In our both cases, presence of septation and residual blood necessitated insertion
of IFT. In addition, the burr-holes were relatively small (~8–9 mm), and thus the
passage of IFT into a false tract could not be recognized initially. Only when a deterioration
in neurological function was seen, a search was made to identify the most appropriate
cause. In both cases, the CT scan showed almost identical presentation of IPH along
with pneumocephalus within the IPH cavity. We also hypothesize that the volume and
speed of irrigation fluid might have further contributed to the injury process.
Thus, even though IFT-guided CSDH evacuation is commonly practiced in presence of
septum and residual blood, inherent risks associated with this maneuver should be
kept in mind. Ideally, use of IFT should be avoided. Irrigation should be performed
by directly instilling saline into the burr-hole till the point of clear effluent.
Irrigation should be gentle, and the surgeon should be sure that there is no resistance
and that the washing solution is not entrapped creating intracranial hypertension.
However, if deemed necessary, a more flexible tube such as external ventricular catheter
(without stylet) should be considered instead of rigid IFT. Further, it can be retained
as a closed-drainage system after irrigation. Although burr-hole craniostomy is associated
with a low recurrence rate and lesser complications,[3]
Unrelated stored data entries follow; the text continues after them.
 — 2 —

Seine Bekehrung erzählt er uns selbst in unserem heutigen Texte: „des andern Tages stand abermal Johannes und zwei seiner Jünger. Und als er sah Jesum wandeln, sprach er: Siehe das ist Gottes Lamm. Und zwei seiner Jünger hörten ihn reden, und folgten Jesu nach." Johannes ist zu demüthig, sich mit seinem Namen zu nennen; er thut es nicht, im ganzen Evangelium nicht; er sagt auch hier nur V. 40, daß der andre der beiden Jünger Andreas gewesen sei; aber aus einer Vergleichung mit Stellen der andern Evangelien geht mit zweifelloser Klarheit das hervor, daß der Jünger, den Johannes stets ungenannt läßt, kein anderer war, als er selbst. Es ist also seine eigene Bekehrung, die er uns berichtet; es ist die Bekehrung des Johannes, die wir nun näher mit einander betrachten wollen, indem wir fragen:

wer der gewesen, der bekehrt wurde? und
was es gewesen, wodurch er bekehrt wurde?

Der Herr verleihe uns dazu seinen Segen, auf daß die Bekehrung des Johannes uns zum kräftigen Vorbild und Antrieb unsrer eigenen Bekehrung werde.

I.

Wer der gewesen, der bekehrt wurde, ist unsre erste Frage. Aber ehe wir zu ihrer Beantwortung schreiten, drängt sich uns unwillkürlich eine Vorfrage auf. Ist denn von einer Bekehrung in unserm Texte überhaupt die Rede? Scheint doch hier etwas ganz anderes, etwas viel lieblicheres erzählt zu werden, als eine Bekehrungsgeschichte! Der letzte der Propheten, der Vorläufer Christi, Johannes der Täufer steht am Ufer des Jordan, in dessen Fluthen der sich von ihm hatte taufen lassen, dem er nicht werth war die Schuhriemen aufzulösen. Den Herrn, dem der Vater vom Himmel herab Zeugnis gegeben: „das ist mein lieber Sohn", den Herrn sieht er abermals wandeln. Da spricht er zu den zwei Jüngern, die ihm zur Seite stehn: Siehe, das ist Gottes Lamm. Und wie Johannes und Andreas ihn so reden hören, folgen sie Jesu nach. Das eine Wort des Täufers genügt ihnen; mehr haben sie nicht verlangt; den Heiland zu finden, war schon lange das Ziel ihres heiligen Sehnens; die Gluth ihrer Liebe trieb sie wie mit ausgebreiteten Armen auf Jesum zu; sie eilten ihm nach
[11] burr-hole size should be generous (at least 15 mm) to ensure proper visualization
of the irrigating tube.
Lastly, even if external ventricular catheter is not available and if residual hematoma
needs to be drained, then IFT should be introduced very gradually by virtue of hydrodissection.
A careful introduction of the “tube/drain” can be facilitated by a Bayonet forceps
to avoid whiplash effects. The tube should be withdrawn even on slight resistance
and redirected till correctly placed.
Conclusion
The IFT should be used with caution for irrigation of CSDH and should always be advanced
gradually and gently without resistance. If deemed necessary, a safe alternative such
as external ventricular drain should be looked for.